> _Work to complete_
Render the material from the line containing "How far is the point" up to and including the line containing "How far do (x=214, y=383)" as a Markdown table with columns Row and Line, numbering each line and omitting blank lines.

> _Data extract_
^^^^^^^^^^^^^^^^
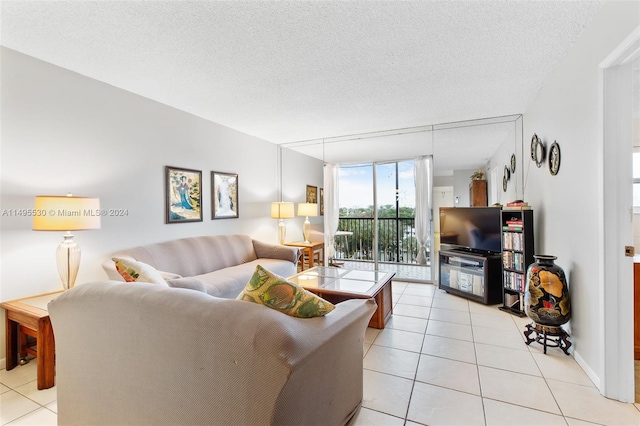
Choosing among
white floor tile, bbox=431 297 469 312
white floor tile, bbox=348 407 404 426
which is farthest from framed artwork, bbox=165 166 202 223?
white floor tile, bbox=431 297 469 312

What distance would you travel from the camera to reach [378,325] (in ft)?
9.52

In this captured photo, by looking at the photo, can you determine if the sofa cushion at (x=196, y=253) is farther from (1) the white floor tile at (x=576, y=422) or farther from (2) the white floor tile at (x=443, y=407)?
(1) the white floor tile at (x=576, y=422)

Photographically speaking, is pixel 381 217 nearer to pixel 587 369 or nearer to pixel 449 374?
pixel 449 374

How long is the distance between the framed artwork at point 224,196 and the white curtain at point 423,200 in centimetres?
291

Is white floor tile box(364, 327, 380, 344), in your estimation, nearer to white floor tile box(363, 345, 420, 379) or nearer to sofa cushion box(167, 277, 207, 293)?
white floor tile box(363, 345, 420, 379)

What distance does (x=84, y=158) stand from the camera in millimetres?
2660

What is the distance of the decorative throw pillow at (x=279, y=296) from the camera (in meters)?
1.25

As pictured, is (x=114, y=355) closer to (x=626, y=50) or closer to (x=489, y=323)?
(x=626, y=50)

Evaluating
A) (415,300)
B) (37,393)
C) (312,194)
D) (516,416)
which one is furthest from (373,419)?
^^^^^^^^^^^^^^^^
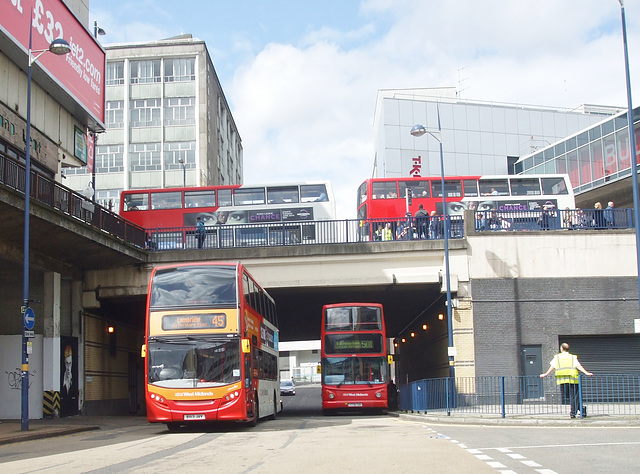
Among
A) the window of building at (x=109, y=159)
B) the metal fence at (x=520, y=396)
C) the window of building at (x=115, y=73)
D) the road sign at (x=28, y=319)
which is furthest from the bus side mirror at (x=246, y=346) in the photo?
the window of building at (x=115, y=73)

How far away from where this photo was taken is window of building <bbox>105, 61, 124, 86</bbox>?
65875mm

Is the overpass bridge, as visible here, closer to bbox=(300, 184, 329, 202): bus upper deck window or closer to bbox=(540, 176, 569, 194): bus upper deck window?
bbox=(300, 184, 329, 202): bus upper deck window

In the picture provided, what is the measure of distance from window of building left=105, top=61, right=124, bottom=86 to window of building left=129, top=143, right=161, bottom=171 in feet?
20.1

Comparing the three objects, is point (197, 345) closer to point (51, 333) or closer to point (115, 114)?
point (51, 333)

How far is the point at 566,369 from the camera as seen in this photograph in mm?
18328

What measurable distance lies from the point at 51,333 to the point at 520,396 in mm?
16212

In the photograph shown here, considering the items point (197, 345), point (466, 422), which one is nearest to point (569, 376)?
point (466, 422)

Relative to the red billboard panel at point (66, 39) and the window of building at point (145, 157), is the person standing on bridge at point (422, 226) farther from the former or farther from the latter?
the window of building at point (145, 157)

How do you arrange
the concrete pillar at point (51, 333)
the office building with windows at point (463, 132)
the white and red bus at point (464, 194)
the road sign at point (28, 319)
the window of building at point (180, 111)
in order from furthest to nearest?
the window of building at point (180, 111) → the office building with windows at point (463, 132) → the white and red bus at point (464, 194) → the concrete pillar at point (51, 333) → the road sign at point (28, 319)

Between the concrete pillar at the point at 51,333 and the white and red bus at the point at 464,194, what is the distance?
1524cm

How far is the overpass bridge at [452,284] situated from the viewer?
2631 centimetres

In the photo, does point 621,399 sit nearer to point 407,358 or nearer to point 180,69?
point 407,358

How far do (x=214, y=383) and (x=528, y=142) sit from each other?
^^^^^^^^^^^^^^^^
> _Reply to the exercise_
| Row | Line |
|---|---|
| 1 | How far is the point at 566,369 from the camera as seen in this photograph in mm? |
| 2 | 18328 |
| 3 | What measurable distance lies from the point at 51,333 to the point at 520,396 in mm? |
| 4 | 16212 |
| 5 | In the photograph shown here, considering the items point (197, 345), point (466, 422), which one is nearest to point (569, 376)? |
| 6 | point (466, 422) |
| 7 | Relative to the red billboard panel at point (66, 39) and the window of building at point (145, 157), is the person standing on bridge at point (422, 226) farther from the former or farther from the latter? |
| 8 | the window of building at point (145, 157) |
| 9 | How do you arrange |
| 10 | the concrete pillar at point (51, 333) |
| 11 | the office building with windows at point (463, 132) |
| 12 | the white and red bus at point (464, 194) |
| 13 | the road sign at point (28, 319) |
| 14 | the window of building at point (180, 111) |
| 15 | in order from furthest to nearest? |
| 16 | the window of building at point (180, 111) → the office building with windows at point (463, 132) → the white and red bus at point (464, 194) → the concrete pillar at point (51, 333) → the road sign at point (28, 319) |
| 17 | Between the concrete pillar at the point at 51,333 and the white and red bus at the point at 464,194, what is the distance? |
| 18 | 1524cm |
| 19 | How far is the overpass bridge at [452,284] situated from the viewer? |
| 20 | 2631 centimetres |
| 21 | In the photo, does point 621,399 sit nearer to point 407,358 or nearer to point 180,69? |
| 22 | point 407,358 |
| 23 | How far do (x=214, y=383) and (x=528, y=142) sit from each other? |